At the end I had to rewrite completely some parts, but I would say 90% of the boring work was correctly done and I only had to focus on the interesting bits.

However it didn’t deliver the kind of thorough prep work a painter would do before painting a house when asked for. It simply did exactly what I asked, meaning, it did the paint and no more.

(Using 4o and o1-preview)

2 comments

I keep seeing folks who say they’ve built a “full application” using or deeply collaborating with an LLM but, aside from code that is only purported to be LLM-generated, I’ve yet to see any evidence that I can consider non-trivial. Show me the chat sessions that produced these “full applications”.
An application powered by a single source file comprised of only 400 lines of code is, by my definition, trivial. My needs are more complex than that, and I’d expect that the vast majority of folks who are trying to build or maintain production quality revenue generating code have the same or similar needs.

Again, please don’t be offended; what you’re doing is great and I dearly appreciate you sharing your experience! Just be aware that the stuff you’re demonstrating isn’t (hasn’t been, for me at least) capable of producing the kind of complexity I need while using the languages and tooling required in my environment. In other words, while everything of yours I’ve seen has intellectual and perhaps even monetary value, that doesn’t mean your examples or strategies work for all use-cases.

LLMs are restricted by their output limits. Most LLMs can output 4096 tokens - the new Claude 3.5 Sonnet release this week brings that up to 8196.

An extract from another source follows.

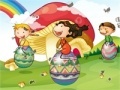                                                                     Hidden Words Easter קחשמ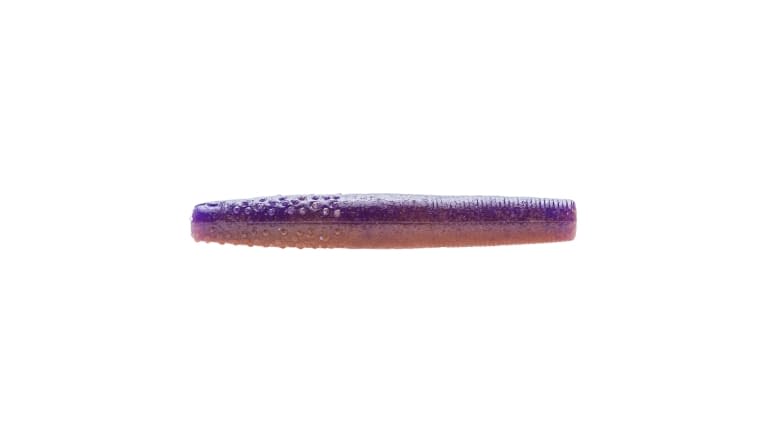 Z-Man Finesse TRD - TRD275-238PK8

As such, for one-shot apps like these there's a strict limit to how much you can get done purely though prompting in a single session.

I work on plenty of larger projects with lots of LLM assistance, but for those I'm using LLMs to write individual functions or classes or templates - not for larger chunks of functionality.

> As such, for one-shot apps like these there's a strict limit to how much you can get done purely though prompting in a single session.

That’s an important detail that is (intentionally?) overlooked by the marketing of these tools. With a human collaborator, I don’t have to worry much about keeping collab sessions short—and humans are dramatically better at remembering the context of our previous sessions.

> I work on plenty of larger projects with lots of LLM assistance, but for those I'm using LLMs to write individual functions or classes or templates - not for larger chunks of functionality.

Good to know. For the larger projects where you use the models as an assistant only, do the models “know” about the rest of the project’s code/design through some sort of RAG or do you just ask a model to write a given function and then manually (or through continued prompting in a given session) modify the resulting code to fit correctly within the project?

There are systems that can do RAG for you - GitHub Copilot and Cursor for example - but I mostly just paste exactly what I want the model to know into a prompt.

In my experience most of effective LLM usage comes down to carefully designing the contents of the context.

any code to see? I like Idris so this would be interesting.